BEGIN INFORMATION SUPPLIED
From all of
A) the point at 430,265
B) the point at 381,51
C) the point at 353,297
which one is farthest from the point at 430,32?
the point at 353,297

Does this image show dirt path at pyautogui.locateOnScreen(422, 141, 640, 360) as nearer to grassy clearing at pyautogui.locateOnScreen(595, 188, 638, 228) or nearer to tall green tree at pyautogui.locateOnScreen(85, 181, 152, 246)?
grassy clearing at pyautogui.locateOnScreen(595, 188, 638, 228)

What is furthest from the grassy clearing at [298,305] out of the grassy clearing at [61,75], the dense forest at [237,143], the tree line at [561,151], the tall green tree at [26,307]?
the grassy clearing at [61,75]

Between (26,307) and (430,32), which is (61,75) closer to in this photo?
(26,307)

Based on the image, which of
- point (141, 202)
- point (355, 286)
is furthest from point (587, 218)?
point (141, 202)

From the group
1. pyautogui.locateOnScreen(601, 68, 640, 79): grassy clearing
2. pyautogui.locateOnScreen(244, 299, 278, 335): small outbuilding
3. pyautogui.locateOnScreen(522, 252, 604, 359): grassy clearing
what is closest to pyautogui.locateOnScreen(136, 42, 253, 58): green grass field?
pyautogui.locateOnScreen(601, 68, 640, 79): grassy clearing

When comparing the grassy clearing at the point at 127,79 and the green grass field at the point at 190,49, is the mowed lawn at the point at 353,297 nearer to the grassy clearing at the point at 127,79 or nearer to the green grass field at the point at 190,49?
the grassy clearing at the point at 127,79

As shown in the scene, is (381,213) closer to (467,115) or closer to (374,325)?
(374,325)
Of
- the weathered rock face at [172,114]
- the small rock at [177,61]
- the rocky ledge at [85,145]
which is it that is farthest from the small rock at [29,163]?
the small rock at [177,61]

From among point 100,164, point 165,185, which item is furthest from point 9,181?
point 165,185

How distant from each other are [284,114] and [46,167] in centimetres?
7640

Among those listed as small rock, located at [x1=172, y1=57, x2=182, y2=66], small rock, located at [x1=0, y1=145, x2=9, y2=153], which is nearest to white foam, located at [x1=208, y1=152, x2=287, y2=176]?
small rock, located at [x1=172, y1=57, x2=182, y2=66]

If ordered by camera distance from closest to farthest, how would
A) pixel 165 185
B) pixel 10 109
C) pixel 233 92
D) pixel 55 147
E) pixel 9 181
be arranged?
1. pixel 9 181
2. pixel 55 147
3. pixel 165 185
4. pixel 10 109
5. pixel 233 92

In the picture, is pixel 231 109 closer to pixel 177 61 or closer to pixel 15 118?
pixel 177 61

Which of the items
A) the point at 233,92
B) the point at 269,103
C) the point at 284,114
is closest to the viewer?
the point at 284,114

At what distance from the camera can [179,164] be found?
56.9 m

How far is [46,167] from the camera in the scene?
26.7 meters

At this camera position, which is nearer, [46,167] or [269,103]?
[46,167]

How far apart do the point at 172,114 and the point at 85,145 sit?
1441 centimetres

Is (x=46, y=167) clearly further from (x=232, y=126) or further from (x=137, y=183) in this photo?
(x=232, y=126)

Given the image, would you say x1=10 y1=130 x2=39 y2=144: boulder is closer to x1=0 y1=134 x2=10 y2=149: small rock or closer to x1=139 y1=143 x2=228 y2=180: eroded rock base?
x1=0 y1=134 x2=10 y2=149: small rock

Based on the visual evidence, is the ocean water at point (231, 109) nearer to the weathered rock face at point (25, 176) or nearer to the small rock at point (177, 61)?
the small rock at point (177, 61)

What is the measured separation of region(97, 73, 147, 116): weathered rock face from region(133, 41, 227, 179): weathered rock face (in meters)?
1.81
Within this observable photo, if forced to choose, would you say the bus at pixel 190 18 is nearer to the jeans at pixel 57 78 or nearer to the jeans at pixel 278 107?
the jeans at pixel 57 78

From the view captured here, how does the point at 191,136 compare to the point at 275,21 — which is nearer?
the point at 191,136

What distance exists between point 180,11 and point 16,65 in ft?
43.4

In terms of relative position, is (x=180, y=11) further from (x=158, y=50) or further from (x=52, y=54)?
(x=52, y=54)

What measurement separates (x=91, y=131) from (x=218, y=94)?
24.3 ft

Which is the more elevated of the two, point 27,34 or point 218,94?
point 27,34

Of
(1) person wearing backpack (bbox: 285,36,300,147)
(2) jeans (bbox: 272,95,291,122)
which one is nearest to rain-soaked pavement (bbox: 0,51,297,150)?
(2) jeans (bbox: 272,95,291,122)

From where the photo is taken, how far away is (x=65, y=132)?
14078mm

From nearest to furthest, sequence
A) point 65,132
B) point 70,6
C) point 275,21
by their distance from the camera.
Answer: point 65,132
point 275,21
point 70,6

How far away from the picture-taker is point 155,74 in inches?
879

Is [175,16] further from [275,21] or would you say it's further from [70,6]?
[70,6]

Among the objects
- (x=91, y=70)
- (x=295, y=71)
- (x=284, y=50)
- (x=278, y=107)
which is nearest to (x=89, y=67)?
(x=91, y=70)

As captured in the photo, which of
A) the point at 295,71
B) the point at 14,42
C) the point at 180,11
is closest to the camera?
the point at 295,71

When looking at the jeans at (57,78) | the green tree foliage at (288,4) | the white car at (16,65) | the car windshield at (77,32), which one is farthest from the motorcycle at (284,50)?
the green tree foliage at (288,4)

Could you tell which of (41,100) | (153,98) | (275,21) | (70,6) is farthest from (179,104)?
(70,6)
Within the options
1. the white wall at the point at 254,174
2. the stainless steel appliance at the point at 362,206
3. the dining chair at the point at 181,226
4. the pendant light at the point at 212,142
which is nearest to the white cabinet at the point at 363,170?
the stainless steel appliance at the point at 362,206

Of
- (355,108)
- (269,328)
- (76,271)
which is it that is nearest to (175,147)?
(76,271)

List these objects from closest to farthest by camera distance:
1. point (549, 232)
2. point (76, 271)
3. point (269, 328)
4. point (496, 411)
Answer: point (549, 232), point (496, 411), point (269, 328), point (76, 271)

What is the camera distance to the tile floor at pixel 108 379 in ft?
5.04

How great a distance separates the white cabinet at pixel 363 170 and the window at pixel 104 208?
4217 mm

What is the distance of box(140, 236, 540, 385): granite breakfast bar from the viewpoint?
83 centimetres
END INFORMATION SUPPLIED
STATED TASK => Copy out word for word the material above, from the line containing "What is the distance" through the end of the material.

RESPONSE =>
What is the distance of box(140, 236, 540, 385): granite breakfast bar from the viewpoint?
83 centimetres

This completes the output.